It’s hard to give an objective answer
This will cover the period from 1958 to (I guess) 1965. So it’s pure silver-age storytelling, with all that implies. If you hate that style of comic, you’ll hate this and nothing I can say will convince you otherwise.
If you’ve enjoyed any other silver-age DC (and it’s quite a different beast to Silver-Age Marvel), you’ll enjoy this. By the standards of the time, a lot of the storytelling was pretty innovative. As the team was effectively just guest stars in Superboy at this stage, they weren’t subject to the rules that leading characters were: i.e. they could change, die, be bad guys and you weren’t actually sure if it was a ruse, and so on. Superman and Batman had to have a reset at the end of every story; the Legion didn’t. They had long running sub-plots, which was unheard of at the time.

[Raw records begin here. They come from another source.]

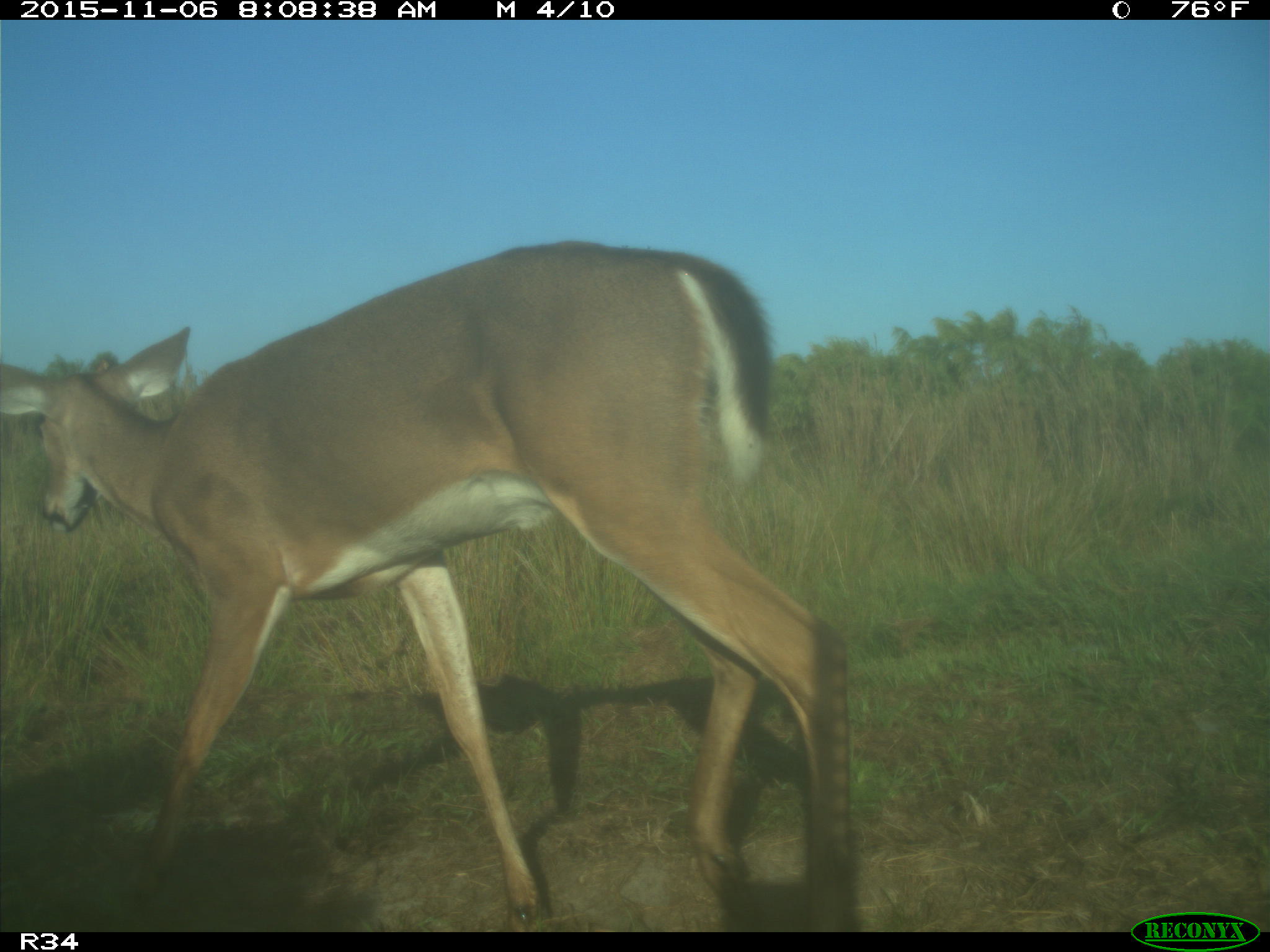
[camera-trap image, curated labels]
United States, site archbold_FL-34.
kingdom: Animalia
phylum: Chordata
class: Mammalia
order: Artiodactyla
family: Cervidae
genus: Odocoileus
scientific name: Odocoileus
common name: deer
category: unidentified deer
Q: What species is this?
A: Unidentified deer (deer) (Odocoileus).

The earlier stories by Jerry Siegel tend to be the worst, but the main writer in this book will be Edmond Hamilton, who was a god of pulp-era SF and threw out more wild ideas in one 12-page script than modern writers can manage in a decompressed 6-issue arc. He’s got more ideas than Grant Morrison on his very best day. Character building isn’t great, but then it’s silver-age DC so you don’t expect it. Read this for the far-out ideas, and you won’t be disappointed.